A 15ª Conferência Municipal de Saúde de Cuiabá chegou ao fim nesta sexta-feira (1º), após três dias de intensos debates e construção coletiva. Realizada no Hotel Fazenda Mato Grosso entre os dias 30 de julho e 1º de agosto, a conferência reuniu representantes da sociedade civil, profissionais da saúde, conselheiros e gestores públicos. O objetivo central foi discutir e apresentar propostas para o fortalecimento do Sistema Único de Saúde (SUS) na capital, com foco na construção do Plano Plurianual (PPA), da Lei de Diretrizes Orçamentárias (LDO) e da Lei Orçamentária Anual (LOA), instrumentos que irão nortear as ações e os investimentos em saúde nos próximos quatro anos (2025–2028).

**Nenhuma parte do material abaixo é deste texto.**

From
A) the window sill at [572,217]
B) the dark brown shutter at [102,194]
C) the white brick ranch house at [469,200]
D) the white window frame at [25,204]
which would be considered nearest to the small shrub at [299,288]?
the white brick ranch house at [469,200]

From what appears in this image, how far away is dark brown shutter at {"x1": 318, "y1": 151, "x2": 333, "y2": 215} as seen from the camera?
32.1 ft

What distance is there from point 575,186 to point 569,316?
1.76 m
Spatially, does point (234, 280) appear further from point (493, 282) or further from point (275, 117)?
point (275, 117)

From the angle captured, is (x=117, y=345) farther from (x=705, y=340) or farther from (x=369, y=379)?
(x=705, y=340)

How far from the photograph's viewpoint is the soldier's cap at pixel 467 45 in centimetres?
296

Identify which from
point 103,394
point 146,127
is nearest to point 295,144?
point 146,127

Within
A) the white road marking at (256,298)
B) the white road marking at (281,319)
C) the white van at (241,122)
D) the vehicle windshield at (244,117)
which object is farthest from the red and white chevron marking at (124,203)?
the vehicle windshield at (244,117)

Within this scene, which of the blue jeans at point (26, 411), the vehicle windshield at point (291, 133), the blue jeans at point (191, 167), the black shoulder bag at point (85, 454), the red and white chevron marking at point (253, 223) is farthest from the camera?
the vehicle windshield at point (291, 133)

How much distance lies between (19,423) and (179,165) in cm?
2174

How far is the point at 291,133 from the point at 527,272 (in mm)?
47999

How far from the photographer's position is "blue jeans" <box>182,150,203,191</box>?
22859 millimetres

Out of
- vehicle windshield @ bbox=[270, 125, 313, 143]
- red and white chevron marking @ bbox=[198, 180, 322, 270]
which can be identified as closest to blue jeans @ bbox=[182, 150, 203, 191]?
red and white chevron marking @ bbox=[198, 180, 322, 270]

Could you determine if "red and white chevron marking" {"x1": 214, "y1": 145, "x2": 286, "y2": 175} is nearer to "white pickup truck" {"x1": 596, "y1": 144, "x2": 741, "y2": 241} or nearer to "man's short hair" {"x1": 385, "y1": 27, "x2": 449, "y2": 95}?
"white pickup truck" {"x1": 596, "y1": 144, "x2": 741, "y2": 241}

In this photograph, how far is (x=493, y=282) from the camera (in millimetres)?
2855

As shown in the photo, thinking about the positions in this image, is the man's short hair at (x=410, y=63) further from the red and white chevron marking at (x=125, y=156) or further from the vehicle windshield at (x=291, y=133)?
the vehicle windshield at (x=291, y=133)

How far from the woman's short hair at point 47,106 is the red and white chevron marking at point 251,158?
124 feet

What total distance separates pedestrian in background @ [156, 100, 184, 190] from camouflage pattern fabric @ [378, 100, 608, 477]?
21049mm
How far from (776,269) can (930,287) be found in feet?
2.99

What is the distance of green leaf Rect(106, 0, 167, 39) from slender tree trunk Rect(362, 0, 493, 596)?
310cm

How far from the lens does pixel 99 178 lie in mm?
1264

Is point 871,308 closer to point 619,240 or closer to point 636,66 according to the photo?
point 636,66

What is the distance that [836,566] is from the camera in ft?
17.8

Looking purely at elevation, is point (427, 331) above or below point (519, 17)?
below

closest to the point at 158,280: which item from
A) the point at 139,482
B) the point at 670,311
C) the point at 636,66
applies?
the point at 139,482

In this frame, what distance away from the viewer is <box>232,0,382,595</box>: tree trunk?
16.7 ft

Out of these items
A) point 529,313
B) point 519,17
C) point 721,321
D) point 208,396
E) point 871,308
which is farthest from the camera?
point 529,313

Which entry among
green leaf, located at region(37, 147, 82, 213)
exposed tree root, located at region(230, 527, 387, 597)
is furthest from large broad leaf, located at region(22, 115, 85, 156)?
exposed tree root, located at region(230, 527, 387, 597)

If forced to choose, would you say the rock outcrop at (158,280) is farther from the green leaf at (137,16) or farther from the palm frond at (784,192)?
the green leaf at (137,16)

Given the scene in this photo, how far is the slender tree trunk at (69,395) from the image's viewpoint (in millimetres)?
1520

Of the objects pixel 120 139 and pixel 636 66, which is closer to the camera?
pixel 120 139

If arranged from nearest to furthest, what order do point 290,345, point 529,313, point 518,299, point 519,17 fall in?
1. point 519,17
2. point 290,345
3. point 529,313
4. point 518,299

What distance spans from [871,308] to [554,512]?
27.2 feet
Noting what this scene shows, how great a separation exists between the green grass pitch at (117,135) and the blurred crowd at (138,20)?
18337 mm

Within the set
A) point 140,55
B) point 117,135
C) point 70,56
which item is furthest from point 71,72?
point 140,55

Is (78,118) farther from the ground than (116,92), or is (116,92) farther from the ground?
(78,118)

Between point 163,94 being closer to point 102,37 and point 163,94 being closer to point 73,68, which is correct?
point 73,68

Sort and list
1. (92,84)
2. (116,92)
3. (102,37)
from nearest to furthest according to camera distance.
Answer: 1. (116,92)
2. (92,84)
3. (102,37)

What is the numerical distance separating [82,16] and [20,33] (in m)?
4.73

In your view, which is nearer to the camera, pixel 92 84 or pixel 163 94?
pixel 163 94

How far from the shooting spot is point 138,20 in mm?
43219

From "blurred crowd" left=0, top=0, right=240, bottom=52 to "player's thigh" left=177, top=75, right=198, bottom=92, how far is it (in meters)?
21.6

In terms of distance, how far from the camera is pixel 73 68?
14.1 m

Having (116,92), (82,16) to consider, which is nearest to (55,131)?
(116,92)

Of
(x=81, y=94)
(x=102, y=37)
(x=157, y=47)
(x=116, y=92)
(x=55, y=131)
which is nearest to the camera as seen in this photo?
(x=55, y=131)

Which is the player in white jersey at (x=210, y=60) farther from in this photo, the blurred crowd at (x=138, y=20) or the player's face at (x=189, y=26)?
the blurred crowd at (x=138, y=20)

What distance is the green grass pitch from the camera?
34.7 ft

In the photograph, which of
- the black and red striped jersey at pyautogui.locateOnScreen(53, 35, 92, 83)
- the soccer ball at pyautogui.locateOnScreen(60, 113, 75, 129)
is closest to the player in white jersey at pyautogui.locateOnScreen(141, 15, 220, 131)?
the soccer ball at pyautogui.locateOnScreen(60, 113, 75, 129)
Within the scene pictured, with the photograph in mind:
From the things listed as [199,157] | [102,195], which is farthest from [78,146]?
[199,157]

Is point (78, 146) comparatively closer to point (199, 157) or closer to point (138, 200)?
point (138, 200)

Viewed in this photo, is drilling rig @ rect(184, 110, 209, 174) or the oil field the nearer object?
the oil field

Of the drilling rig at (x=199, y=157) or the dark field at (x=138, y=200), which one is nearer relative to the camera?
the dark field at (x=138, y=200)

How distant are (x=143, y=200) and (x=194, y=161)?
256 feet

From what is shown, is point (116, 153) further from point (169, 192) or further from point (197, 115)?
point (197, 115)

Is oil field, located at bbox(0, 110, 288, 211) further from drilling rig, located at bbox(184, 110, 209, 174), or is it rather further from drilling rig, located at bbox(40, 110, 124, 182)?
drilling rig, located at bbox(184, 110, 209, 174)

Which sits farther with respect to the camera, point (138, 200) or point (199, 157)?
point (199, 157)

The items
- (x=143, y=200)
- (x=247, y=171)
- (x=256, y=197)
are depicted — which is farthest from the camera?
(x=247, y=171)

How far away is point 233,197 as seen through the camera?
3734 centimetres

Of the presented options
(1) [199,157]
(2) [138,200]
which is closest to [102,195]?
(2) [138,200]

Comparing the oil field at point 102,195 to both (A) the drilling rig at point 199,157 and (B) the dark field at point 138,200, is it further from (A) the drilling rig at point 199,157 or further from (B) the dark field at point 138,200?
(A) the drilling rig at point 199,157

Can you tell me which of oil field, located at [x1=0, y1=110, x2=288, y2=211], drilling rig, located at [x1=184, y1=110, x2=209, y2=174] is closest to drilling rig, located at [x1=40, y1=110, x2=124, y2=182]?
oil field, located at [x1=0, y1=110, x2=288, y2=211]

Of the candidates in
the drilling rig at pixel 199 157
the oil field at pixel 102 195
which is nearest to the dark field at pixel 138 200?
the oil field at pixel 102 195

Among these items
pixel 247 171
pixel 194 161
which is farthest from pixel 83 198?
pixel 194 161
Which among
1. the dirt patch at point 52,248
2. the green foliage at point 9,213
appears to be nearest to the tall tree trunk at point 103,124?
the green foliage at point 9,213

Dividida em grupos de trabalho temáticos, a conferência abordou três eixos fundamentais: financiamento, redes de atenção e controle social. Ao final dos debates, diversas propostas foram aprovadas para compor o relatório final do evento, que será encaminhado ao Executivo municipal como subsídio direto para a elaboração do plano de governo e das leis orçamentárias.

De acordo com o vice-presidente do Conselho Municipal de Saúde, Júlio Garcia, a conferência foi marcada por uma participação ativa e qualificada. “Nesses três dias tivemos debates muito enriquecedores nos grupos de trabalho. As propostas aprovadas são factíveis, realistas e refletem as necessidades reais da população cuiabana. Elas vão desde a busca por mais financiamento, passando por melhorias nas unidades de saúde, até o fortalecimento dos conselhos gestores, que são canais diretos da população com a gestão”, afirmou.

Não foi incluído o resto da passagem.